# Consegna 1
Trascrivi alla lettera il passo dell'estratto sulla sostenibilità, iniziando da "In sostanza, una" e proseguendo fino a "al ciclo economico.".
# Consegna 2
Traduci in inglese questa frase dell'estratto sulla sostenibilità: «Un peccato che non si apprezzi il fatto che la Green economy è il grimaldello congiunturale dello sviluppo sostenibile.»

# Estratto fornito
----

In sostanza, una diversa
sensibilità e scelta di tempi verso i temi dell’energia
e dell’ambiente mostrata dai tedeschi rispetto ai nostri
governanti. Una scarsa sensibilità, va detto, mostrata
anche da molti macroeconomisti nostrani, che omettono
sistematicamente di annoverare tra i motori del
cambiamento strutturale e le conseguenti necessarie
riforme, accanto ai grandi temi del capitale umano e
dell’innovazione tecnologica, delle condizioni
competitive dei mercati e delle strutture
amministrative, quelli che si riassumono nel termine di
sostenibilità. Trascurando di conseguenza anche i
potenziali vantaggi rispetto al ciclo economico.
Un peccato che non si apprezzi il
fatto che la Green economy è il grimaldello
congiunturale dello sviluppo sostenibile. E
sottolineiamo “sviluppo”.

----

[Record di etichettatura dei contorni]
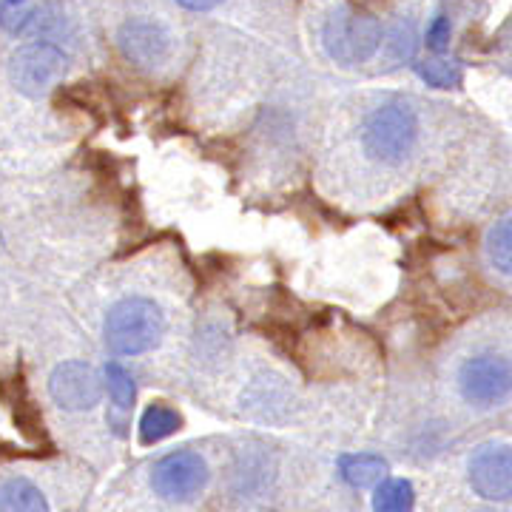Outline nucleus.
Wrapping results in <instances>:
<instances>
[{"label":"nucleus","mask_w":512,"mask_h":512,"mask_svg":"<svg viewBox=\"0 0 512 512\" xmlns=\"http://www.w3.org/2000/svg\"><path fill=\"white\" fill-rule=\"evenodd\" d=\"M165 333V316L157 302L146 296H128L111 305L106 313L103 336L106 345L120 356H137L148 353L160 345Z\"/></svg>","instance_id":"1"},{"label":"nucleus","mask_w":512,"mask_h":512,"mask_svg":"<svg viewBox=\"0 0 512 512\" xmlns=\"http://www.w3.org/2000/svg\"><path fill=\"white\" fill-rule=\"evenodd\" d=\"M416 140H419V117L407 103L399 100L379 106L362 128V146L367 154L387 165L402 163L404 157H410Z\"/></svg>","instance_id":"2"},{"label":"nucleus","mask_w":512,"mask_h":512,"mask_svg":"<svg viewBox=\"0 0 512 512\" xmlns=\"http://www.w3.org/2000/svg\"><path fill=\"white\" fill-rule=\"evenodd\" d=\"M322 43H325L330 60L342 63V66H356V63H365L376 55V49L382 43V29H379V20L362 9L339 6L325 20Z\"/></svg>","instance_id":"3"},{"label":"nucleus","mask_w":512,"mask_h":512,"mask_svg":"<svg viewBox=\"0 0 512 512\" xmlns=\"http://www.w3.org/2000/svg\"><path fill=\"white\" fill-rule=\"evenodd\" d=\"M458 393L478 410H490L512 396V359L495 350H481L458 367Z\"/></svg>","instance_id":"4"},{"label":"nucleus","mask_w":512,"mask_h":512,"mask_svg":"<svg viewBox=\"0 0 512 512\" xmlns=\"http://www.w3.org/2000/svg\"><path fill=\"white\" fill-rule=\"evenodd\" d=\"M208 484V464L194 450H174L151 467V490L165 501H191Z\"/></svg>","instance_id":"5"},{"label":"nucleus","mask_w":512,"mask_h":512,"mask_svg":"<svg viewBox=\"0 0 512 512\" xmlns=\"http://www.w3.org/2000/svg\"><path fill=\"white\" fill-rule=\"evenodd\" d=\"M66 69V55L52 46V43H29L12 55L9 74L12 83L18 86V92L37 97L49 86H55V80Z\"/></svg>","instance_id":"6"},{"label":"nucleus","mask_w":512,"mask_h":512,"mask_svg":"<svg viewBox=\"0 0 512 512\" xmlns=\"http://www.w3.org/2000/svg\"><path fill=\"white\" fill-rule=\"evenodd\" d=\"M467 478L473 493L487 501H510L512 498V447L510 444H484L478 447L470 464Z\"/></svg>","instance_id":"7"},{"label":"nucleus","mask_w":512,"mask_h":512,"mask_svg":"<svg viewBox=\"0 0 512 512\" xmlns=\"http://www.w3.org/2000/svg\"><path fill=\"white\" fill-rule=\"evenodd\" d=\"M117 43H120V52L126 55V60H131L140 69L163 66L165 60L171 57V46H174L171 32L165 29L163 23L148 18L126 20L120 26Z\"/></svg>","instance_id":"8"},{"label":"nucleus","mask_w":512,"mask_h":512,"mask_svg":"<svg viewBox=\"0 0 512 512\" xmlns=\"http://www.w3.org/2000/svg\"><path fill=\"white\" fill-rule=\"evenodd\" d=\"M49 393L63 410L83 413L92 410L94 404L103 399V382L94 373V367L86 362H63L55 367L52 379H49Z\"/></svg>","instance_id":"9"},{"label":"nucleus","mask_w":512,"mask_h":512,"mask_svg":"<svg viewBox=\"0 0 512 512\" xmlns=\"http://www.w3.org/2000/svg\"><path fill=\"white\" fill-rule=\"evenodd\" d=\"M0 512H49V501L26 478H0Z\"/></svg>","instance_id":"10"},{"label":"nucleus","mask_w":512,"mask_h":512,"mask_svg":"<svg viewBox=\"0 0 512 512\" xmlns=\"http://www.w3.org/2000/svg\"><path fill=\"white\" fill-rule=\"evenodd\" d=\"M339 470H342V478L350 487L365 490V487H373L382 481L384 473H387V461L382 456H373V453H353V456H342Z\"/></svg>","instance_id":"11"},{"label":"nucleus","mask_w":512,"mask_h":512,"mask_svg":"<svg viewBox=\"0 0 512 512\" xmlns=\"http://www.w3.org/2000/svg\"><path fill=\"white\" fill-rule=\"evenodd\" d=\"M183 427V419L174 407H168L165 402H154L146 407L143 419H140V441L143 444H157V441L174 436Z\"/></svg>","instance_id":"12"},{"label":"nucleus","mask_w":512,"mask_h":512,"mask_svg":"<svg viewBox=\"0 0 512 512\" xmlns=\"http://www.w3.org/2000/svg\"><path fill=\"white\" fill-rule=\"evenodd\" d=\"M413 504H416V490L404 478H387L373 495L376 512H413Z\"/></svg>","instance_id":"13"},{"label":"nucleus","mask_w":512,"mask_h":512,"mask_svg":"<svg viewBox=\"0 0 512 512\" xmlns=\"http://www.w3.org/2000/svg\"><path fill=\"white\" fill-rule=\"evenodd\" d=\"M487 256L495 271L512 276V220L495 222L487 234Z\"/></svg>","instance_id":"14"},{"label":"nucleus","mask_w":512,"mask_h":512,"mask_svg":"<svg viewBox=\"0 0 512 512\" xmlns=\"http://www.w3.org/2000/svg\"><path fill=\"white\" fill-rule=\"evenodd\" d=\"M106 382H109L111 402L117 404V410H131L134 396H137V387H134V379H131V373H128L126 367L111 362L106 367Z\"/></svg>","instance_id":"15"},{"label":"nucleus","mask_w":512,"mask_h":512,"mask_svg":"<svg viewBox=\"0 0 512 512\" xmlns=\"http://www.w3.org/2000/svg\"><path fill=\"white\" fill-rule=\"evenodd\" d=\"M419 72L430 86H439V89H450L461 83V66L456 60H427Z\"/></svg>","instance_id":"16"},{"label":"nucleus","mask_w":512,"mask_h":512,"mask_svg":"<svg viewBox=\"0 0 512 512\" xmlns=\"http://www.w3.org/2000/svg\"><path fill=\"white\" fill-rule=\"evenodd\" d=\"M413 32H410V26H399L396 32H393V40H390V55L393 60H404V57L413 55Z\"/></svg>","instance_id":"17"},{"label":"nucleus","mask_w":512,"mask_h":512,"mask_svg":"<svg viewBox=\"0 0 512 512\" xmlns=\"http://www.w3.org/2000/svg\"><path fill=\"white\" fill-rule=\"evenodd\" d=\"M427 40H430V46H433V49H441V46L450 40V23H447V18H439L433 26H430Z\"/></svg>","instance_id":"18"},{"label":"nucleus","mask_w":512,"mask_h":512,"mask_svg":"<svg viewBox=\"0 0 512 512\" xmlns=\"http://www.w3.org/2000/svg\"><path fill=\"white\" fill-rule=\"evenodd\" d=\"M177 3L185 6V9H191V12H208V9L220 6L222 0H177Z\"/></svg>","instance_id":"19"},{"label":"nucleus","mask_w":512,"mask_h":512,"mask_svg":"<svg viewBox=\"0 0 512 512\" xmlns=\"http://www.w3.org/2000/svg\"><path fill=\"white\" fill-rule=\"evenodd\" d=\"M12 3H20V0H12Z\"/></svg>","instance_id":"20"}]
</instances>
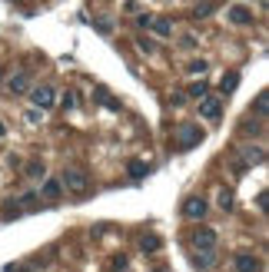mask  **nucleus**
<instances>
[{
	"label": "nucleus",
	"instance_id": "nucleus-1",
	"mask_svg": "<svg viewBox=\"0 0 269 272\" xmlns=\"http://www.w3.org/2000/svg\"><path fill=\"white\" fill-rule=\"evenodd\" d=\"M60 183L67 186V189H73V192H87V186H90V176H87V169H80V166H67L64 169V176H60Z\"/></svg>",
	"mask_w": 269,
	"mask_h": 272
},
{
	"label": "nucleus",
	"instance_id": "nucleus-2",
	"mask_svg": "<svg viewBox=\"0 0 269 272\" xmlns=\"http://www.w3.org/2000/svg\"><path fill=\"white\" fill-rule=\"evenodd\" d=\"M196 143H203V129L196 123H183L176 129V150H193Z\"/></svg>",
	"mask_w": 269,
	"mask_h": 272
},
{
	"label": "nucleus",
	"instance_id": "nucleus-3",
	"mask_svg": "<svg viewBox=\"0 0 269 272\" xmlns=\"http://www.w3.org/2000/svg\"><path fill=\"white\" fill-rule=\"evenodd\" d=\"M206 199L203 196H190V199H183V216L186 219H203L206 216Z\"/></svg>",
	"mask_w": 269,
	"mask_h": 272
},
{
	"label": "nucleus",
	"instance_id": "nucleus-4",
	"mask_svg": "<svg viewBox=\"0 0 269 272\" xmlns=\"http://www.w3.org/2000/svg\"><path fill=\"white\" fill-rule=\"evenodd\" d=\"M236 272H262V262L259 256H253V252H236Z\"/></svg>",
	"mask_w": 269,
	"mask_h": 272
},
{
	"label": "nucleus",
	"instance_id": "nucleus-5",
	"mask_svg": "<svg viewBox=\"0 0 269 272\" xmlns=\"http://www.w3.org/2000/svg\"><path fill=\"white\" fill-rule=\"evenodd\" d=\"M193 246H196V249H216V229L199 226V229L193 232Z\"/></svg>",
	"mask_w": 269,
	"mask_h": 272
},
{
	"label": "nucleus",
	"instance_id": "nucleus-6",
	"mask_svg": "<svg viewBox=\"0 0 269 272\" xmlns=\"http://www.w3.org/2000/svg\"><path fill=\"white\" fill-rule=\"evenodd\" d=\"M220 96H206V100H203V103H199V113H203V116H206V120H220Z\"/></svg>",
	"mask_w": 269,
	"mask_h": 272
},
{
	"label": "nucleus",
	"instance_id": "nucleus-7",
	"mask_svg": "<svg viewBox=\"0 0 269 272\" xmlns=\"http://www.w3.org/2000/svg\"><path fill=\"white\" fill-rule=\"evenodd\" d=\"M53 100H57V96H53V90H50V87H37V90H33V103H37L40 110H50Z\"/></svg>",
	"mask_w": 269,
	"mask_h": 272
},
{
	"label": "nucleus",
	"instance_id": "nucleus-8",
	"mask_svg": "<svg viewBox=\"0 0 269 272\" xmlns=\"http://www.w3.org/2000/svg\"><path fill=\"white\" fill-rule=\"evenodd\" d=\"M60 196H64V183H60V179H47V183H43V199L57 202Z\"/></svg>",
	"mask_w": 269,
	"mask_h": 272
},
{
	"label": "nucleus",
	"instance_id": "nucleus-9",
	"mask_svg": "<svg viewBox=\"0 0 269 272\" xmlns=\"http://www.w3.org/2000/svg\"><path fill=\"white\" fill-rule=\"evenodd\" d=\"M193 262H196V269H213L216 265V249H199Z\"/></svg>",
	"mask_w": 269,
	"mask_h": 272
},
{
	"label": "nucleus",
	"instance_id": "nucleus-10",
	"mask_svg": "<svg viewBox=\"0 0 269 272\" xmlns=\"http://www.w3.org/2000/svg\"><path fill=\"white\" fill-rule=\"evenodd\" d=\"M262 160H266V153H262L259 146H246V150H243V163H246V166H259Z\"/></svg>",
	"mask_w": 269,
	"mask_h": 272
},
{
	"label": "nucleus",
	"instance_id": "nucleus-11",
	"mask_svg": "<svg viewBox=\"0 0 269 272\" xmlns=\"http://www.w3.org/2000/svg\"><path fill=\"white\" fill-rule=\"evenodd\" d=\"M230 20H233V24H253V10L236 4V7H230Z\"/></svg>",
	"mask_w": 269,
	"mask_h": 272
},
{
	"label": "nucleus",
	"instance_id": "nucleus-12",
	"mask_svg": "<svg viewBox=\"0 0 269 272\" xmlns=\"http://www.w3.org/2000/svg\"><path fill=\"white\" fill-rule=\"evenodd\" d=\"M93 100H100L106 110H120V103L110 96V90H106V87H96V90H93Z\"/></svg>",
	"mask_w": 269,
	"mask_h": 272
},
{
	"label": "nucleus",
	"instance_id": "nucleus-13",
	"mask_svg": "<svg viewBox=\"0 0 269 272\" xmlns=\"http://www.w3.org/2000/svg\"><path fill=\"white\" fill-rule=\"evenodd\" d=\"M10 93H24L27 87H30V77H27V73H17V77H10Z\"/></svg>",
	"mask_w": 269,
	"mask_h": 272
},
{
	"label": "nucleus",
	"instance_id": "nucleus-14",
	"mask_svg": "<svg viewBox=\"0 0 269 272\" xmlns=\"http://www.w3.org/2000/svg\"><path fill=\"white\" fill-rule=\"evenodd\" d=\"M150 27H153L156 37H173V27H170V20H163V17H159V20H150Z\"/></svg>",
	"mask_w": 269,
	"mask_h": 272
},
{
	"label": "nucleus",
	"instance_id": "nucleus-15",
	"mask_svg": "<svg viewBox=\"0 0 269 272\" xmlns=\"http://www.w3.org/2000/svg\"><path fill=\"white\" fill-rule=\"evenodd\" d=\"M146 173H150V166H146V163H140V160L130 163V176H133V179H143Z\"/></svg>",
	"mask_w": 269,
	"mask_h": 272
},
{
	"label": "nucleus",
	"instance_id": "nucleus-16",
	"mask_svg": "<svg viewBox=\"0 0 269 272\" xmlns=\"http://www.w3.org/2000/svg\"><path fill=\"white\" fill-rule=\"evenodd\" d=\"M140 249H143V252H156V249H159V239H156V236H143V239H140Z\"/></svg>",
	"mask_w": 269,
	"mask_h": 272
},
{
	"label": "nucleus",
	"instance_id": "nucleus-17",
	"mask_svg": "<svg viewBox=\"0 0 269 272\" xmlns=\"http://www.w3.org/2000/svg\"><path fill=\"white\" fill-rule=\"evenodd\" d=\"M239 83V73H230V77H223V93H233Z\"/></svg>",
	"mask_w": 269,
	"mask_h": 272
},
{
	"label": "nucleus",
	"instance_id": "nucleus-18",
	"mask_svg": "<svg viewBox=\"0 0 269 272\" xmlns=\"http://www.w3.org/2000/svg\"><path fill=\"white\" fill-rule=\"evenodd\" d=\"M20 216V202H4V219Z\"/></svg>",
	"mask_w": 269,
	"mask_h": 272
},
{
	"label": "nucleus",
	"instance_id": "nucleus-19",
	"mask_svg": "<svg viewBox=\"0 0 269 272\" xmlns=\"http://www.w3.org/2000/svg\"><path fill=\"white\" fill-rule=\"evenodd\" d=\"M37 202H40V196H37V192H27V196H24V199H20V209H33V206H37Z\"/></svg>",
	"mask_w": 269,
	"mask_h": 272
},
{
	"label": "nucleus",
	"instance_id": "nucleus-20",
	"mask_svg": "<svg viewBox=\"0 0 269 272\" xmlns=\"http://www.w3.org/2000/svg\"><path fill=\"white\" fill-rule=\"evenodd\" d=\"M206 90H209V87H206V80H196L190 87V96H206Z\"/></svg>",
	"mask_w": 269,
	"mask_h": 272
},
{
	"label": "nucleus",
	"instance_id": "nucleus-21",
	"mask_svg": "<svg viewBox=\"0 0 269 272\" xmlns=\"http://www.w3.org/2000/svg\"><path fill=\"white\" fill-rule=\"evenodd\" d=\"M27 173H30V176H43V173H47V166H43V163H30V166H27Z\"/></svg>",
	"mask_w": 269,
	"mask_h": 272
},
{
	"label": "nucleus",
	"instance_id": "nucleus-22",
	"mask_svg": "<svg viewBox=\"0 0 269 272\" xmlns=\"http://www.w3.org/2000/svg\"><path fill=\"white\" fill-rule=\"evenodd\" d=\"M266 110H269V106H266V93H259V96H256V113L266 116Z\"/></svg>",
	"mask_w": 269,
	"mask_h": 272
},
{
	"label": "nucleus",
	"instance_id": "nucleus-23",
	"mask_svg": "<svg viewBox=\"0 0 269 272\" xmlns=\"http://www.w3.org/2000/svg\"><path fill=\"white\" fill-rule=\"evenodd\" d=\"M220 206H223V209H230V206H233V192H230V189H223V192H220Z\"/></svg>",
	"mask_w": 269,
	"mask_h": 272
},
{
	"label": "nucleus",
	"instance_id": "nucleus-24",
	"mask_svg": "<svg viewBox=\"0 0 269 272\" xmlns=\"http://www.w3.org/2000/svg\"><path fill=\"white\" fill-rule=\"evenodd\" d=\"M206 70V60H190V73H203Z\"/></svg>",
	"mask_w": 269,
	"mask_h": 272
},
{
	"label": "nucleus",
	"instance_id": "nucleus-25",
	"mask_svg": "<svg viewBox=\"0 0 269 272\" xmlns=\"http://www.w3.org/2000/svg\"><path fill=\"white\" fill-rule=\"evenodd\" d=\"M113 269H117V272L127 269V256H117V259H113Z\"/></svg>",
	"mask_w": 269,
	"mask_h": 272
},
{
	"label": "nucleus",
	"instance_id": "nucleus-26",
	"mask_svg": "<svg viewBox=\"0 0 269 272\" xmlns=\"http://www.w3.org/2000/svg\"><path fill=\"white\" fill-rule=\"evenodd\" d=\"M216 4H203V7H196V17H206V14H213Z\"/></svg>",
	"mask_w": 269,
	"mask_h": 272
},
{
	"label": "nucleus",
	"instance_id": "nucleus-27",
	"mask_svg": "<svg viewBox=\"0 0 269 272\" xmlns=\"http://www.w3.org/2000/svg\"><path fill=\"white\" fill-rule=\"evenodd\" d=\"M73 103H77V96H73V93H70V90H67V93H64V106H67V110H70V106H73Z\"/></svg>",
	"mask_w": 269,
	"mask_h": 272
},
{
	"label": "nucleus",
	"instance_id": "nucleus-28",
	"mask_svg": "<svg viewBox=\"0 0 269 272\" xmlns=\"http://www.w3.org/2000/svg\"><path fill=\"white\" fill-rule=\"evenodd\" d=\"M136 47H140L143 53H153V43H150V40H140V43H136Z\"/></svg>",
	"mask_w": 269,
	"mask_h": 272
},
{
	"label": "nucleus",
	"instance_id": "nucleus-29",
	"mask_svg": "<svg viewBox=\"0 0 269 272\" xmlns=\"http://www.w3.org/2000/svg\"><path fill=\"white\" fill-rule=\"evenodd\" d=\"M4 133H7V126H4V123H0V136H4Z\"/></svg>",
	"mask_w": 269,
	"mask_h": 272
},
{
	"label": "nucleus",
	"instance_id": "nucleus-30",
	"mask_svg": "<svg viewBox=\"0 0 269 272\" xmlns=\"http://www.w3.org/2000/svg\"><path fill=\"white\" fill-rule=\"evenodd\" d=\"M156 272H170V269H156Z\"/></svg>",
	"mask_w": 269,
	"mask_h": 272
}]
</instances>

----

# Risposta completa 1
In sostanza, una diversa
sensibilità e scelta di tempi verso i temi dell’energia
e dell’ambiente mostrata dai tedeschi rispetto ai nostri
governanti. Una scarsa sensibilità, va detto, mostrata
anche da molti macroeconomisti nostrani, che omettono
sistematicamente di annoverare tra i motori del
cambiamento strutturale e le conseguenti necessarie
riforme, accanto ai grandi temi del capitale umano e
dell’innovazione tecnologica, delle condizioni
competitive dei mercati e delle strutture
amministrative, quelli che si riassumono nel termine di
sostenibilità. Trascurando di conseguenza anche i
potenziali vantaggi rispetto al ciclo economico.

# Risposta completa 2
It is a pity that people fail to appreciate the fact that the Green economy is the short-term lever that pries open sustainable development.